Chitranna (ಚಿತ್ರಾನ್ನ), also known as Lemon rice, is a rice-based dish widely prepared in South India. It is prepared by mixing cooked rice with a special seasoning called Oggarane or Gojju. Characteristic for the seasoning are mustard seeds, fried lentils, peanuts, curry leaves, chillies, lemon juice and other optional items such as scrapes of unripe mango. Added turmeric powder gives Chitranna its yellow color.

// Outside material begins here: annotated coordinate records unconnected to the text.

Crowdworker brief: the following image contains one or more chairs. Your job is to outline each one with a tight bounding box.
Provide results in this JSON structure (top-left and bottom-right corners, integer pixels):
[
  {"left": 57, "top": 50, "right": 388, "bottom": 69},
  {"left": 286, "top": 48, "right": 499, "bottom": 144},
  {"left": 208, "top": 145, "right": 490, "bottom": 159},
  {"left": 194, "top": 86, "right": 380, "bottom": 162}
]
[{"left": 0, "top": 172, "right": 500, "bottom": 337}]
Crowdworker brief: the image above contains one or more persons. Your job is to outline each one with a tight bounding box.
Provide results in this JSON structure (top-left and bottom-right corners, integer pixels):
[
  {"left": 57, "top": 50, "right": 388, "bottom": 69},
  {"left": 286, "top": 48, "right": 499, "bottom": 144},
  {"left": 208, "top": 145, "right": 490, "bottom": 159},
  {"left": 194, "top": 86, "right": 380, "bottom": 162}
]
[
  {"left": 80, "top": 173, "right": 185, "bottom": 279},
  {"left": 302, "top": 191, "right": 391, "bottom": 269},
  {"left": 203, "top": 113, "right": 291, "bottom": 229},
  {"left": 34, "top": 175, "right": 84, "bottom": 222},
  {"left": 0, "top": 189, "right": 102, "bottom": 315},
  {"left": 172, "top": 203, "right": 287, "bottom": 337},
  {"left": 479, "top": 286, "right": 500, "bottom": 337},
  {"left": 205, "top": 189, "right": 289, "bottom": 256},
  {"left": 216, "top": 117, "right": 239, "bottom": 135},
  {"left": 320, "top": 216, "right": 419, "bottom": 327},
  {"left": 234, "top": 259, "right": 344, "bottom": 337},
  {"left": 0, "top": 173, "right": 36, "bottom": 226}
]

Garlic and onions are also used in the seasoning by some, although traditionally they do not form part of the recipe.
The dish is especially popular in the south Indian state of Karnataka, where it has become a part of the daily diet.

==History==
Chitranna rice dish finds its mention in medieval Indian cookbooks Manasollasa (1130 CE) and Pakadarpana (1200 CE) as "Chitrapaka".

==Varieties==
Depending on the ingredients, various types of Chitranna can be prepared:
- Nimbehannu Chitranna (ನಿಂಬೆಹಣ್ಣು ಚಿತ್ರಾನ್ನ) : This is the famous 'Lemon Rice' prepared by mixing cooked rice with turmeric and lemon juice
- Eerulli Chitranna (ಈರುಳ್ಳಿ ಚಿತ್ರಾನ್ನ) : Onion Chitranna; Fried onion, mustard seeds, split chickpeas and green chillies are mixed with cooked rice
- Mavinakayi Chitranna (ಮಾವಿನಕಾಯಿ ಚಿತ್ರಾನ್ನ) : Mango Chitranna; Raw, unripe mango is ground into a paste and mixed with cooked rice
- Kayi-Sasive Chitranna (ಕಾಯಿ-ಸಾಸಿವೆ ಚಿತ್ರಾನ್ನ) : Grated coconut and mustard seeds are ground into a paste and mixed with cooked rice
- Heralekayi Chitranna (ಹೆರಳೇಕಾಯಿ ಚಿತ್ರಾನ್ನ) : This is made by using Citron Lime and rice.